Street Gaussians: Modeling Dynamic Urban Scenes with Gaussian Splatting

Yunzhi Yan,Haotong Lin,Chenxu Zhou,Weijie Wang,Haiyang Sun,Kun Zhan,Xianpeng Lang,Xiaowei Zhou,Sida Peng
2024-08-18
Abstract:This paper aims to tackle the problem of modeling dynamic urban streets for autonomous driving scenes. Recent methods extend NeRF by incorporating tracked vehicle poses to animate vehicles, enabling photo-realistic view synthesis of dynamic urban street scenes. However, significant limitations are their slow training and rendering speed. We introduce Street Gaussians, a new explicit scene representation that tackles these limitations. Specifically, the dynamic urban scene is represented as a set of point clouds equipped with semantic logits and 3D Gaussians, each associated with either a foreground vehicle or the background. To model the dynamics of foreground object vehicles, each object point cloud is optimized with optimizable tracked poses, along with a 4D spherical harmonics model for the dynamic appearance. The explicit representation allows easy composition of object vehicles and background, which in turn allows for scene editing operations and rendering at 135 FPS (1066 $\times$ 1600 resolution) within half an hour of training. The proposed method is evaluated on multiple challenging benchmarks, including KITTI and Waymo Open datasets. Experiments show that the proposed method consistently outperforms state-of-the-art methods across all datasets. The code will be released to ensure reproducibility.
Computer Vision and Pattern Recognition,Graphics
What problem does this paper attempt to address?

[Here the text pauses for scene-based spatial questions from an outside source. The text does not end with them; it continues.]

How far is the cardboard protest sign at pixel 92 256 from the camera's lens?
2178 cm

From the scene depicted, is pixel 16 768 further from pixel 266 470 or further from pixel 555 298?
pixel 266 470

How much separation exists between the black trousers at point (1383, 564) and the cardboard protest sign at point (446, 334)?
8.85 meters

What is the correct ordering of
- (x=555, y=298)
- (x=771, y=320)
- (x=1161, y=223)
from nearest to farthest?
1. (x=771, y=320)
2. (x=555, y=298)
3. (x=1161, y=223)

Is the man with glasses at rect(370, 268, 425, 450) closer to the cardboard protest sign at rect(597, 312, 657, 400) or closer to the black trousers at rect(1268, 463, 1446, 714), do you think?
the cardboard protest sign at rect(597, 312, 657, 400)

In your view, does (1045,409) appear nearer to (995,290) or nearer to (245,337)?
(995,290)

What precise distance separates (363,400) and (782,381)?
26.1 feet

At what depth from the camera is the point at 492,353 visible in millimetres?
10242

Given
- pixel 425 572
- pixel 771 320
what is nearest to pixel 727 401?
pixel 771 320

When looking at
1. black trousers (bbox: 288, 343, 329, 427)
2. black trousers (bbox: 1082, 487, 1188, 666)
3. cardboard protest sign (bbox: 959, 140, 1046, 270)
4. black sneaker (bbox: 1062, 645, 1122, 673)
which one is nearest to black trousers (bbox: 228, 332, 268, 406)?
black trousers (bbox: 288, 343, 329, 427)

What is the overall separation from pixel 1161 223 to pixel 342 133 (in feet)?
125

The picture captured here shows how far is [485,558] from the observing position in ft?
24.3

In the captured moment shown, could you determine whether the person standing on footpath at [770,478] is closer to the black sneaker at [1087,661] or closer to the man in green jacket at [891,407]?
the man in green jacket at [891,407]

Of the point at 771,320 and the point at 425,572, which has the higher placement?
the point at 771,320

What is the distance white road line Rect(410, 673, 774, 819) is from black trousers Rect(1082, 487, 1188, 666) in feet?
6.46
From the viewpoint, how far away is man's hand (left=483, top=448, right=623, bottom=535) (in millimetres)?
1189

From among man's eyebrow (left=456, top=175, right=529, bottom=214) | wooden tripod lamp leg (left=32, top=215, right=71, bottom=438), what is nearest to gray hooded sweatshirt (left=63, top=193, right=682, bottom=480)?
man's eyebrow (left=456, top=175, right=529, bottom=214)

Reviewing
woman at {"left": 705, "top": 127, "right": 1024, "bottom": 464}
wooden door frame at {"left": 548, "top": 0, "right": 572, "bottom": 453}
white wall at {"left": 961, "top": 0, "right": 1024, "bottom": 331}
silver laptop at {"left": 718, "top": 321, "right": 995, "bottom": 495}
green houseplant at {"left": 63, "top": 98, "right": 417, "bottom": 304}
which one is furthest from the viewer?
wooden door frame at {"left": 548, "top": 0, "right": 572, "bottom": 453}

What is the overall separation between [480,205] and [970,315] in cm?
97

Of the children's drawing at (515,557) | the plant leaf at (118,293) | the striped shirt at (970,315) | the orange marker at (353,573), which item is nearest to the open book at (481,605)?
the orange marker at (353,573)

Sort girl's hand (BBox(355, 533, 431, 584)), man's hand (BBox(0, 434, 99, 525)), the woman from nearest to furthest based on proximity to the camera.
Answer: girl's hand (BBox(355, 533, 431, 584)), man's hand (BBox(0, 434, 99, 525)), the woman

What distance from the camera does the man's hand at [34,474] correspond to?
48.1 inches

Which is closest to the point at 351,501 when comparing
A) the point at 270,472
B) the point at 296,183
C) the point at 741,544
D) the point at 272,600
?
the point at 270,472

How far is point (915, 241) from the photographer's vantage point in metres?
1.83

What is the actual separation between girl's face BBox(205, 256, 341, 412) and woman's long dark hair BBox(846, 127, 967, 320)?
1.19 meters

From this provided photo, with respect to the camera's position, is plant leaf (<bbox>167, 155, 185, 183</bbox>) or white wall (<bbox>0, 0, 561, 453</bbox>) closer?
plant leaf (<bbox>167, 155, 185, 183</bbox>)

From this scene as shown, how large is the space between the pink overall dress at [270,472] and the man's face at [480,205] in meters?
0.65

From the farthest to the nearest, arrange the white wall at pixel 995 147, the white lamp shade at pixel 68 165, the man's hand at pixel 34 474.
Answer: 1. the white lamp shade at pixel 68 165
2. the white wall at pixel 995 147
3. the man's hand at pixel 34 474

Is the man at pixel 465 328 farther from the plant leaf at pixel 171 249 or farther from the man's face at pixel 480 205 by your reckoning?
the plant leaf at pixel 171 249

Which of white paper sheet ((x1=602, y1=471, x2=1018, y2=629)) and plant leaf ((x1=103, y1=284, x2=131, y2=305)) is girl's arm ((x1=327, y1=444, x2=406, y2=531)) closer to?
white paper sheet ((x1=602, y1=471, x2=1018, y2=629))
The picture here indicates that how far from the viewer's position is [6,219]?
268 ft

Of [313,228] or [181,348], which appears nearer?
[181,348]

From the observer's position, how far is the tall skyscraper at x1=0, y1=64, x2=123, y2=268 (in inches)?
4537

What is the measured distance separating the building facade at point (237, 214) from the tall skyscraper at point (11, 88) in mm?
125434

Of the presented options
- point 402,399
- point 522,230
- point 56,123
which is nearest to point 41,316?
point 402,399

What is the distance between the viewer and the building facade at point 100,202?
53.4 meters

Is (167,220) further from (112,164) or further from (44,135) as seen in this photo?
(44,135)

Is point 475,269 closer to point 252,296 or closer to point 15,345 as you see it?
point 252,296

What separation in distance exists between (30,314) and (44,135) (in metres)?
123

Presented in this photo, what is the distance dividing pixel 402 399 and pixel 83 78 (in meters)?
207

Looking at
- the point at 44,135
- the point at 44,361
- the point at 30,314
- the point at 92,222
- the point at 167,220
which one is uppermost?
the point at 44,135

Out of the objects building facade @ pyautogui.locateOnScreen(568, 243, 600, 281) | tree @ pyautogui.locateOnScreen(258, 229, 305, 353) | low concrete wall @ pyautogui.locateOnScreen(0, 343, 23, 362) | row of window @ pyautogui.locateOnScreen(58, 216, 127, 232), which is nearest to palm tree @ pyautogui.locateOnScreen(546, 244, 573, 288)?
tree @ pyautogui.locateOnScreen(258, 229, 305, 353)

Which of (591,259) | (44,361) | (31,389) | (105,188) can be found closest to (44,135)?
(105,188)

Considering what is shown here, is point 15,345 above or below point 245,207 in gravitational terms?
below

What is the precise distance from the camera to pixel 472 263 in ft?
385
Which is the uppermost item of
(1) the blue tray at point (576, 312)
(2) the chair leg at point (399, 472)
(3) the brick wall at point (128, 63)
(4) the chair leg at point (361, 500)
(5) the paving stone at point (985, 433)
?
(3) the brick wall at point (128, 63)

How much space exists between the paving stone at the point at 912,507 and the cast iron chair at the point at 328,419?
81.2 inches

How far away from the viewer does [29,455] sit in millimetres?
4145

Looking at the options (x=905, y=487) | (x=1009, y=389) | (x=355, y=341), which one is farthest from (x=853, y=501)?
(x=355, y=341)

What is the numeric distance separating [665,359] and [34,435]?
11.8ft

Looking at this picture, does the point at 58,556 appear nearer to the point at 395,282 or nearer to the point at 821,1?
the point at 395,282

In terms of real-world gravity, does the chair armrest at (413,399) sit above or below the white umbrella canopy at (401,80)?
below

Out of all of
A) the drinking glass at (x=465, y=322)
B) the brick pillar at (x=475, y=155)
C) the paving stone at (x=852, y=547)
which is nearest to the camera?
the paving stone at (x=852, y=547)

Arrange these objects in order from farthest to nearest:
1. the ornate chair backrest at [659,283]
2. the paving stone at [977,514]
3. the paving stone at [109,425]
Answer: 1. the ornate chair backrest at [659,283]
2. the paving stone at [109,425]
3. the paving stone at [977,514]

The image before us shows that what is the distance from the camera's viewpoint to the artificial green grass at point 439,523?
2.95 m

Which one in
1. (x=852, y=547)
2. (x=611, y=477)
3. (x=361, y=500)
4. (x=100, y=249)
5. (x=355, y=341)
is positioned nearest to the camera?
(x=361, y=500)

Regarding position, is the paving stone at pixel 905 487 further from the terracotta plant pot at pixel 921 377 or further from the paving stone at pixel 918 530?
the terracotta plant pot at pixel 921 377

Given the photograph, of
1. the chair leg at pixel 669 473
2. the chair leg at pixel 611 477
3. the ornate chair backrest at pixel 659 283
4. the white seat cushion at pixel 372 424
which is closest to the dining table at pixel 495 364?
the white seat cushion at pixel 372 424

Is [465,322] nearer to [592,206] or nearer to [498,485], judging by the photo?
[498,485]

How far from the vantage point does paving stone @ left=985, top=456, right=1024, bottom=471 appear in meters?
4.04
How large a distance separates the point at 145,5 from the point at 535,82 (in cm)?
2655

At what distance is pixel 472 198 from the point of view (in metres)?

The problem that this paper attempts to solve is to efficiently model dynamic urban streets in the autonomous driving scenario. Existing methods achieve photo - realistic view synthesis of dynamic urban street scenes by extending NeRF (Neural Radiance Field) and combining with the tracked vehicle poses. However, these methods have significant limitations in slow training and rendering speeds. To address these issues, the authors propose Street Gaussians, a new explicit scene representation method aimed at improving training and rendering efficiency while maintaining high - quality view - synthesis capabilities. Specifically, the main contributions in the paper include: 1. **Proposing Street Gaussians**: A new scene representation method for modeling complex dynamic urban scenes, which can efficiently reconstruct and real - time render high - fidelity urban street scenes. 2. **Introducing multiple strategies**: Including 4D spherical harmonic appearance models, tracked pose optimization, and point - cloud initialization, etc. These strategies significantly improve the rendering performance of Street Gaussians. 3. **Experimental verification**: Evaluations were carried out on multiple challenging benchmark datasets (such as KITTI and Waymo Open), and the results show that this method is superior to existing methods in terms of rendering quality, and the rendering speed is increased by more than 100 times. Through these contributions, the paper aims to provide an efficient and high - quality dynamic urban street modeling method for the autonomous driving simulation environment.